A customary Directors & Officers liability insurance neither covers cyber attacks nor the increased exposure from an Initial Public Offering (IPO). So, it might be time to go through your organisation’s responsibilities, as well as your current insurance policies.
In view of recent major cyber attacks, a problem that seems to escalate, and the implementation of the new EU General Data Protection Regulation next year, it’s important for any company to know how to handle sensitive data, such as patient data, and make sure that the company has adequate insurance coverage.
The new EU General Data Protection Regulation concerns any information that can be tied to a physical person. For a company, it means that all information about their employees, customer registers, newsletters, job applications (even spontaneous ones) are affected by the new regulation.
“Someone at the company, preferably a Data Protection Officer (DPO), needs to be responsible for handling data. A DPO is expected to be proficient at managing IT processes, data security (including dealing with cyber-attacks) and other critical business continuity issues around the holding and processing of personal and sensitive data, such as is handled in clinical trials for instance,” tells Ann Karlsson, Insurance Mediator at Söderberg & Partners (S&P).

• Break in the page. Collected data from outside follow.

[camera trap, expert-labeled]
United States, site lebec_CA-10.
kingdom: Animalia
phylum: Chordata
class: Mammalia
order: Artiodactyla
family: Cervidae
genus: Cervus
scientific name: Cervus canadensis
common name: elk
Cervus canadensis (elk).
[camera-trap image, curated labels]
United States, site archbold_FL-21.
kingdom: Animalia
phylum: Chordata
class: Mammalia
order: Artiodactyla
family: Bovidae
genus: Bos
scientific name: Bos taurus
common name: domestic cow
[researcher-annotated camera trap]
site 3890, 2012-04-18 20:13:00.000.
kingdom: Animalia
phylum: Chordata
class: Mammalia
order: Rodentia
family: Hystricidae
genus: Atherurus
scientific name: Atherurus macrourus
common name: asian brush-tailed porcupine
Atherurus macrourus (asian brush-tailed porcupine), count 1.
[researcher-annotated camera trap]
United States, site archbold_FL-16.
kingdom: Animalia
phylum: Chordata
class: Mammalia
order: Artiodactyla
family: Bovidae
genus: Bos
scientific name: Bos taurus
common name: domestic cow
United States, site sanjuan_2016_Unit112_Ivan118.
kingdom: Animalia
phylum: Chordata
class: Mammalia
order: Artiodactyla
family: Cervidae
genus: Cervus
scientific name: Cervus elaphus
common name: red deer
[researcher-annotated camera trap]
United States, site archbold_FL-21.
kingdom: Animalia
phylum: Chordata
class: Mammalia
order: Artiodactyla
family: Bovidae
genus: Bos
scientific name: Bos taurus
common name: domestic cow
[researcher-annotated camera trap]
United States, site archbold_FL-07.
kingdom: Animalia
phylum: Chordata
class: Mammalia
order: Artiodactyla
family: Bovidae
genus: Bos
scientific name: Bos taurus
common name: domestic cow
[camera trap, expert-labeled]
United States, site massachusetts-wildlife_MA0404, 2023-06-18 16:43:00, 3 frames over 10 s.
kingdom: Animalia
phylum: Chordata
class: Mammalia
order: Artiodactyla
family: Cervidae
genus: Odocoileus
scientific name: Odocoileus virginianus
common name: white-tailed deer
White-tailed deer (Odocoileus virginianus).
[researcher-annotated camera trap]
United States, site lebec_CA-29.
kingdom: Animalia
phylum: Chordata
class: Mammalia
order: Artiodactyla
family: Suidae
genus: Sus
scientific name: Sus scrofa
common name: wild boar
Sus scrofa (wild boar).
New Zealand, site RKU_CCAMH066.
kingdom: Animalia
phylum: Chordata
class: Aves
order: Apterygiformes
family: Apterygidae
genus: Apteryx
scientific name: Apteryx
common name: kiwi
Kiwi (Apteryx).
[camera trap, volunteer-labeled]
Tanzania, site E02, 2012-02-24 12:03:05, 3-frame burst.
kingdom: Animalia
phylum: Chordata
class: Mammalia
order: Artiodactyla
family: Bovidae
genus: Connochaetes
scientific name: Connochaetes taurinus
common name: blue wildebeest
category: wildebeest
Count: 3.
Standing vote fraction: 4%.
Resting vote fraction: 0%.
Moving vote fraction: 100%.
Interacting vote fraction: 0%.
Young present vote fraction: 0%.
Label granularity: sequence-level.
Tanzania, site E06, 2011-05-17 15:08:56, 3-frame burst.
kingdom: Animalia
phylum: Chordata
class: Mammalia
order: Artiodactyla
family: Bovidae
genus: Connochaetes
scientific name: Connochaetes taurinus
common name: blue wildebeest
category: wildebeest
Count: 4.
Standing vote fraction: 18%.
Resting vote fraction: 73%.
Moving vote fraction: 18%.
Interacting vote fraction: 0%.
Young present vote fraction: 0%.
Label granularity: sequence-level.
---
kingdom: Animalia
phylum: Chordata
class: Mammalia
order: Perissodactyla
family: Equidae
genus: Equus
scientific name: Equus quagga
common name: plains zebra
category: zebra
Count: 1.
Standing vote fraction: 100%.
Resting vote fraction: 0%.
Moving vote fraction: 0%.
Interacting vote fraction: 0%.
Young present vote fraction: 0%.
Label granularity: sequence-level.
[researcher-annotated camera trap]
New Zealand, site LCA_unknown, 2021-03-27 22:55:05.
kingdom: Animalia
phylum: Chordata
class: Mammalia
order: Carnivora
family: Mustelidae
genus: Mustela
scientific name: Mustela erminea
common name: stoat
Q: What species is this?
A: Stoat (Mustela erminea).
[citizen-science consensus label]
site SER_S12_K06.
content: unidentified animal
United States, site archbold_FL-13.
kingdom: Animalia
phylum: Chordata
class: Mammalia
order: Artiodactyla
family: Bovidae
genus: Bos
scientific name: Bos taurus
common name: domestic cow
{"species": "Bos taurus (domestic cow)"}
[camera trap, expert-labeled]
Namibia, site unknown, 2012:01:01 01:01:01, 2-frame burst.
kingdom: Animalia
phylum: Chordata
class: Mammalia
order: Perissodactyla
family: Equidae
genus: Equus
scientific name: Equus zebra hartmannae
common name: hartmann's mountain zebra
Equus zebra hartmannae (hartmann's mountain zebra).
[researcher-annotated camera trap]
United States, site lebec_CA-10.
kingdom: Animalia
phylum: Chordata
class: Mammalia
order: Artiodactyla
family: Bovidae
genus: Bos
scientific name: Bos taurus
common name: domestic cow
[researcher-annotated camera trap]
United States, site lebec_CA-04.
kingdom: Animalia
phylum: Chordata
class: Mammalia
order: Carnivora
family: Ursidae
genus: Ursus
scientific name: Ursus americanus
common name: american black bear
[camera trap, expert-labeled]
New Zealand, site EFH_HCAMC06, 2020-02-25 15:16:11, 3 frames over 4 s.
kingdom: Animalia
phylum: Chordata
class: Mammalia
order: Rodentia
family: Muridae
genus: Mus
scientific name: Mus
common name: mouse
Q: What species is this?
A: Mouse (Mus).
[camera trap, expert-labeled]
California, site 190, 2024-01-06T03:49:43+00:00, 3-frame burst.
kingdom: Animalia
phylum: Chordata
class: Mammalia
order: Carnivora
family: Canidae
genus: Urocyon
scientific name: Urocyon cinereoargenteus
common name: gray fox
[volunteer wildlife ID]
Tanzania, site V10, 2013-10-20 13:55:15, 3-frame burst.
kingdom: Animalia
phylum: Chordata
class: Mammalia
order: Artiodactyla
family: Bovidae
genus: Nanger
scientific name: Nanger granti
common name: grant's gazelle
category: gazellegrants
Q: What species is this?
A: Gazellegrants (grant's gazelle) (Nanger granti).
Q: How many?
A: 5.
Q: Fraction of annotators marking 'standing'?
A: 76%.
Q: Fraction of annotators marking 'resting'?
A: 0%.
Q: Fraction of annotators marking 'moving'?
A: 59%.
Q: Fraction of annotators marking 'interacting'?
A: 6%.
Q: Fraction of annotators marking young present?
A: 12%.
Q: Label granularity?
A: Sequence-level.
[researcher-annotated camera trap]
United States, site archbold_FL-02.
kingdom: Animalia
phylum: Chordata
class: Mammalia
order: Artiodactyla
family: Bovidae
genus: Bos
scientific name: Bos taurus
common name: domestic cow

With the new regulation the demands will be much stricter, from a Swedish perspective.
”For instance, if a hack may mean that sensitive information leaks, the company is obliged to notify relevant authorities within 72 hours. People whose personal data may have leaked by the hack shall also be informed,” she comments.
The penalties will also be higher.
“With penalties amounting of up to 4% of the company’s turnover (with a maximum amount of MEUR 20), you may be bankrupt or have an economic situation that prevents the company from making other investments.”
According to Ann Karlsson, a combination of a crime and a cyber policy is highly recommended in order to safeguard protection and to be compliant with the new legislation.
A favourable market has opened up for more and more life science companies to opt for the stock market. It is, however, important to consider that the risk of exposure increases with a listing and that an introduction is not covered by customary Directors & Officers liability insurance. Hence, when making an IPO it’s good to sign a prospectus liability insurance for the CEO, CFO and board as well, before the prospectus becomes public.
Among the most common requirements and exposures of prospecting is that the company has neglected, missed or not described a risk factor (or any other situation) adequately in the prospectus, which in the future may adversely affect earnings and thus the share price, i.e. investors lose money.
It can also concern incorrect allocation of shares. In this case current shareholders may consider and assert that they’ve been allocated too little shares in accordance with the issue prospectus and may sue for that reason. In case of bankruptcy, it’s possible to sue both under the Directors & Officers liability insurance and the IPO.
There are of course insurance policies that cover these exposures. Though some people think they’re quite costly, it’s typical to add the premium as part of the prospectus costs. When the premium is payed, the insurance automatically continues for a number of years (usually 3-6 years).
The experienced and skilled insurance mediators at S&P help businesses to navigate safely through the complex landscape of liabilities and exposures emerging from new legislation, cyber attacks and IPOs.
“We work closely with our customers and make sure that their insurance is up to date and covers the liabilities and exposures they face, both in the short and long term. One way in which we communicate changes on the market is through seminars. In Malmö, we will host a breakfast seminar on September 19th, where we partner with specialists from the MAQS law firm to inform our invited customers about cyber liability and the new regulation. A seminar that will, for instance, address the board’s responsibility,” Ann Karlsson concludes.